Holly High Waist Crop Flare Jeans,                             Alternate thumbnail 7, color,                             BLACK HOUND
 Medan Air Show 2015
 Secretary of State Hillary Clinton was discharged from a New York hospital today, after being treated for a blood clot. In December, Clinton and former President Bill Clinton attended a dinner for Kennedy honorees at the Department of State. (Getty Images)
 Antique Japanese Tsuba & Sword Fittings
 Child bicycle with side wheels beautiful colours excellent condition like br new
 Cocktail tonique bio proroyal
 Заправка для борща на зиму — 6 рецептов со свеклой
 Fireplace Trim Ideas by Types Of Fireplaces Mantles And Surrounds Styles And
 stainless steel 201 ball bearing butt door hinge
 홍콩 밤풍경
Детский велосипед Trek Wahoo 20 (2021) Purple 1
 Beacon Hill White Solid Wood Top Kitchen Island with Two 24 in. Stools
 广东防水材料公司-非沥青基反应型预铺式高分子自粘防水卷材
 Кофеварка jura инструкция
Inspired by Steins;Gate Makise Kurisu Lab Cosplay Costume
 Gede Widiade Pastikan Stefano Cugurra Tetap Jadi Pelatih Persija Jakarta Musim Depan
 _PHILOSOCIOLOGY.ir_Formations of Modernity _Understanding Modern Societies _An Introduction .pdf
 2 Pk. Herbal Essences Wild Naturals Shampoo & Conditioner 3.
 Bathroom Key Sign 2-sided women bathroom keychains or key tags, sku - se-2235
..........
Could you copy each line from the listing that has the word "with" in it?

→ **Exercise answer**
 Child bicycle with side wheels beautiful colours excellent condition like br new
 Beacon Hill White Solid Wood Top Kitchen Island with Two 24 in. Stools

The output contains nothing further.